Building And Running A Remus Program
Running a distributed program is always challenging. It requires you to launch separate processes on separate machines, and to pass the right configuration into those processes so that they know how to interact with each other.
In this step of the Remus tutorial, you'll learn how to build a simple Remus program and run it on several CloudLab machines.

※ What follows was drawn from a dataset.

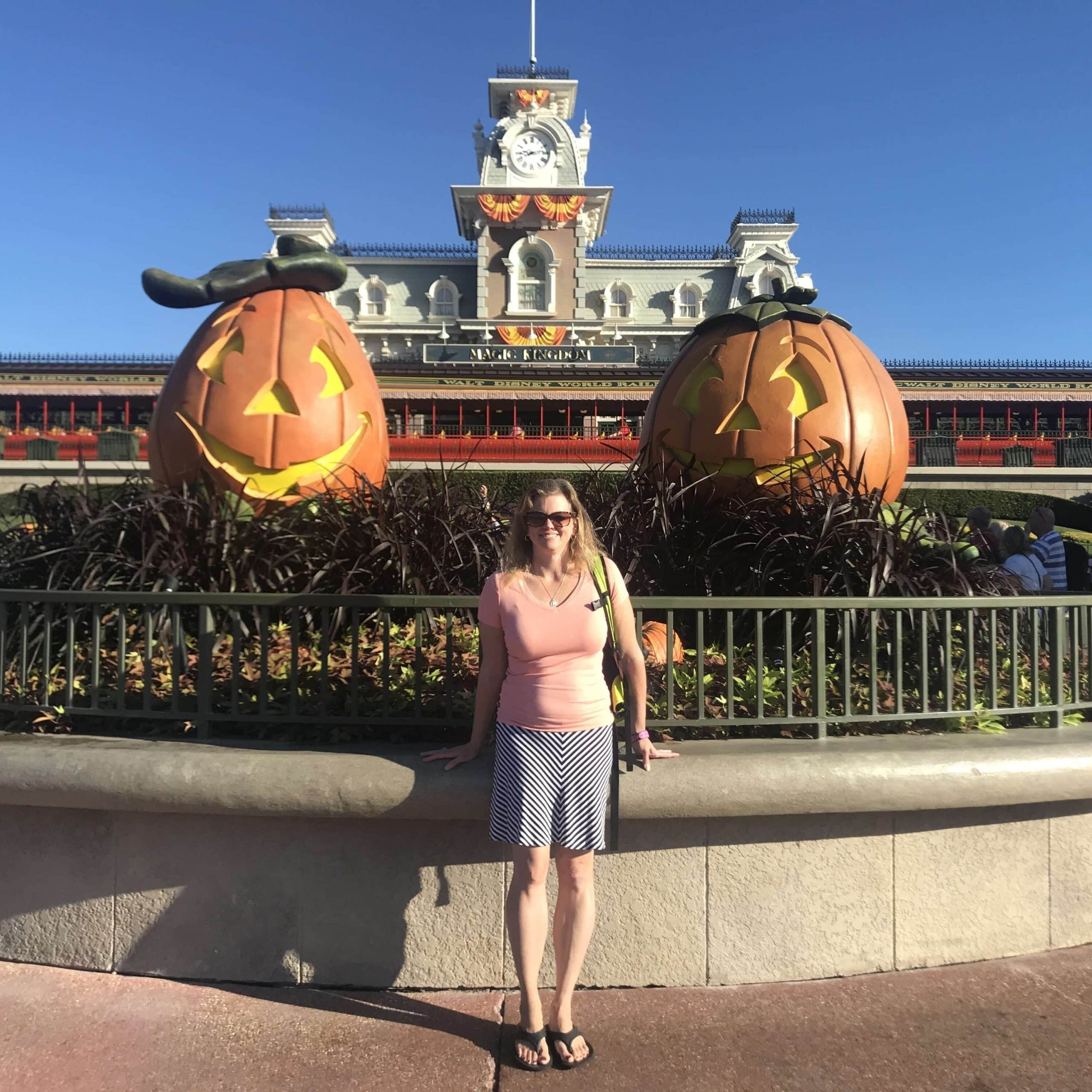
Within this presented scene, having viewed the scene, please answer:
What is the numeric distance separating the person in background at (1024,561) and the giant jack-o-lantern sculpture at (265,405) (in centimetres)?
438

Working In The Remus Repository
In the previous step, you checked out the remus
repository from GitHub and set up a Docker container for building the code. In this step, you will add and edit files in the benchmark
subfolder.
In that folder, you'll see a CMakeLists.txt
file. It describes programs to build, usually using just two lines per program:
cmake
add_executable(ds_launch ds_launch.cc)
target_link_libraries(ds_launch PRIVATE rdma)

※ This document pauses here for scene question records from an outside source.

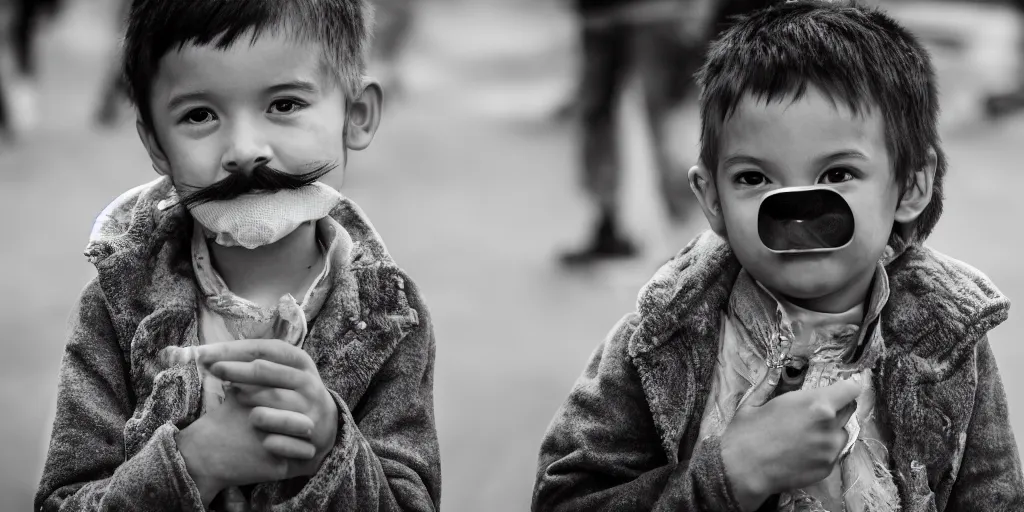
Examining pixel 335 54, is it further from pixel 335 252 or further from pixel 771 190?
pixel 771 190

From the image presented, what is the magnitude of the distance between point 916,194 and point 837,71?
21cm

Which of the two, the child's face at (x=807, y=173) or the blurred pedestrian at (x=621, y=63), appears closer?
the child's face at (x=807, y=173)

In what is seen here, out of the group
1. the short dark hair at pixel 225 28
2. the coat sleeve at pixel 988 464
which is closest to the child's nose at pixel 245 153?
the short dark hair at pixel 225 28

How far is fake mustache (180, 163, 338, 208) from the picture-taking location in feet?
4.98

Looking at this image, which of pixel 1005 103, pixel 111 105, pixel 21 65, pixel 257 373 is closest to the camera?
pixel 257 373

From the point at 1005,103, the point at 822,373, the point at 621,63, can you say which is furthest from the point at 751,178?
the point at 1005,103

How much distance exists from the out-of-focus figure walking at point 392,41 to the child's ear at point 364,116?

This corresponds to a simple program design, where a program consists of one .cc
file, along with however many .h
files it needs to include. It is possible to build more complex programs with Remus, but in this tutorial, you'll want to stick to this approach.
To get started, make a new file called benchmark/hello.cc
:
c++
#include <iostream>
int main(int, char**) {
std::cout << "Hello World" << std::endl;
}
Then add this to the CMakeLists.txt
file:
cmake
# Build the "hello" executable
add_executable(hello hello.cc)
target_link_libraries(hello PRIVATE rdma)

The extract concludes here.